I’ll never forget the exact date of our next appointment. It was December 30th, my sister, Courtney’s birthday. My sister played in integral role in shaping the person I am and life I live today. She was born normally for a five and a half months, just on the brink of meeting the developmental milestone of rolling when she fell seriously ill and had a seizure out of the blue one night. A very long story short, she was eventually diagnosed with Idiopathic Seizure Disorder, for which a cause was never determined.  She never talked, never grew out of diapering, was confined to a wheelchair and fed by g-tube at night. While doctors gave her a life expectancy of three, she lived to age twelve when she peacefully drifted off and the gates of heaven opened for a true angel on earth. While some might consider her time here lacking quality of life, given all of her physical and cognitive issues, her short life was a full one. She experienced things and places many children never get to see and furthermore she impacted the life of myself and so many others without even uttering a word. Courtney inspired me to become a speech-language pathologist because I learned at a quite a young age that communication is not always verbal. And when she passed one May day I knew she’d always be with me, especially through the tough times. Like many of us do when we lose someone, I often looked to her for strength to let me know that everything would be ok. So given that this climatic appointment was on her birthday, I saw it as a sign. However, as the urologist reviewed the results of this semen analysis, he revealed that yet again there was no sperm in the ejaculate.  The news felt like another blow to the stomach, the kind when you haven’t quite caught your breath from the one before it.

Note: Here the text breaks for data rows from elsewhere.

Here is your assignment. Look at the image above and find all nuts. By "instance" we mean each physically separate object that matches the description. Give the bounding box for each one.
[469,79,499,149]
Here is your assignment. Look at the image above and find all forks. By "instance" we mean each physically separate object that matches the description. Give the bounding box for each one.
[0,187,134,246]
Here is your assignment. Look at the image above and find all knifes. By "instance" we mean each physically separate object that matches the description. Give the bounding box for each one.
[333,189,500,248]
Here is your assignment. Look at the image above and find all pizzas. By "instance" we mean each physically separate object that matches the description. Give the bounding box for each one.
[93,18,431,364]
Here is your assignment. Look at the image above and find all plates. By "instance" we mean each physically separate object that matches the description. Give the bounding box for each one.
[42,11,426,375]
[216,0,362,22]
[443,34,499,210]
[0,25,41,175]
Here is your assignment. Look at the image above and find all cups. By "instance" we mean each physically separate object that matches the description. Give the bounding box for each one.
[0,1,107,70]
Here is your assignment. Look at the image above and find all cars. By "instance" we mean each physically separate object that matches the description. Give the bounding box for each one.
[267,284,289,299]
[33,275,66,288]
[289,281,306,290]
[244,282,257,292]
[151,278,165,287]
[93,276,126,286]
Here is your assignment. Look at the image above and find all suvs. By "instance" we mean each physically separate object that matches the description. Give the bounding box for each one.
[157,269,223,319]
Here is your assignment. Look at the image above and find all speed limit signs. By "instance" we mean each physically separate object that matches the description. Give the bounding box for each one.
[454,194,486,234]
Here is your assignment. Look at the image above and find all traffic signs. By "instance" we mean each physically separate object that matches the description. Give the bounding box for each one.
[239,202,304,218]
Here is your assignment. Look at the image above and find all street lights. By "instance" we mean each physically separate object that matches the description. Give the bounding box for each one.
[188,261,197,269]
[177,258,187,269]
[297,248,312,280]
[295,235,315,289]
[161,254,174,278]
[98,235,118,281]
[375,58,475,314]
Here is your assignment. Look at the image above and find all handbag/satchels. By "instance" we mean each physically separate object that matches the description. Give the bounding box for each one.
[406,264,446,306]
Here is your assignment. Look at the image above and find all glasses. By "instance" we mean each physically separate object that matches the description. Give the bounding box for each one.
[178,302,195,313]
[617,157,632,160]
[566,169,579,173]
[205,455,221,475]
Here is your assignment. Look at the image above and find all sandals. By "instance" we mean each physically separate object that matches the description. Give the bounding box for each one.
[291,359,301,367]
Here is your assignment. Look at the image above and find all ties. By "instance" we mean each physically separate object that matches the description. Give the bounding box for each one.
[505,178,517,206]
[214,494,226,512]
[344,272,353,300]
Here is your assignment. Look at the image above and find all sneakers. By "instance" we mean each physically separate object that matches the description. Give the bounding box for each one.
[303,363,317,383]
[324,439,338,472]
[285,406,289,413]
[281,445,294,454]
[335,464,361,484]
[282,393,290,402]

We had come to our final step and repeat all to learn we hadn’t won the “Oscar”.  In fact the “Oscar” was going to everyone else.  It had been over a year of the waiting game, while everyone else’s lives were moving onward.  There were pregnancy announcements, baby showers, births, first birthday parties galore.  There were the countless questions from unknowing acquaintances  “Are you trying?”, “Do you want children?”, or the worst one “You’re glowing-are you pregnant?” (Look for an upcoming post, How to Hurt an Infertile Couple in 10 Ways).  And even worse, from people who knew us, the questions had just stopped, albeit out of good intentions.

After that appointment, I couldn’t bare to go home.  I didn’t want to curl into a ball and cry again.  I didn’t want to be sad, angry, envious and exhausted.  I didn’t want to wait anymore.  With that, I was pulling into the Walmart parking lot when my phone rang.  It was my husband, but I could barely make out what he was saying.  He was screaming and out of breath, sounded like he was holding back tears.  I thought to myself “WTF-the dog must’ve run away now-just what I need.” But then he slowed down took a breath and said, “The doctor called.  They spun the semen analysis and found some sperm.  It’s dead, but he said they can sometimes wake it up.”  And that was the sign my sister finally gave me or as I so eloquently relayed it to my mom “The biatch finally worked!” 🙊

It took all that waiting and what finally seemed like hitting rock bottom to finally get to the point in our journey where IVF was a real possibility… our final STEP (and after holding my sweet, new niece this week it makes me want to REPEAT 😁)!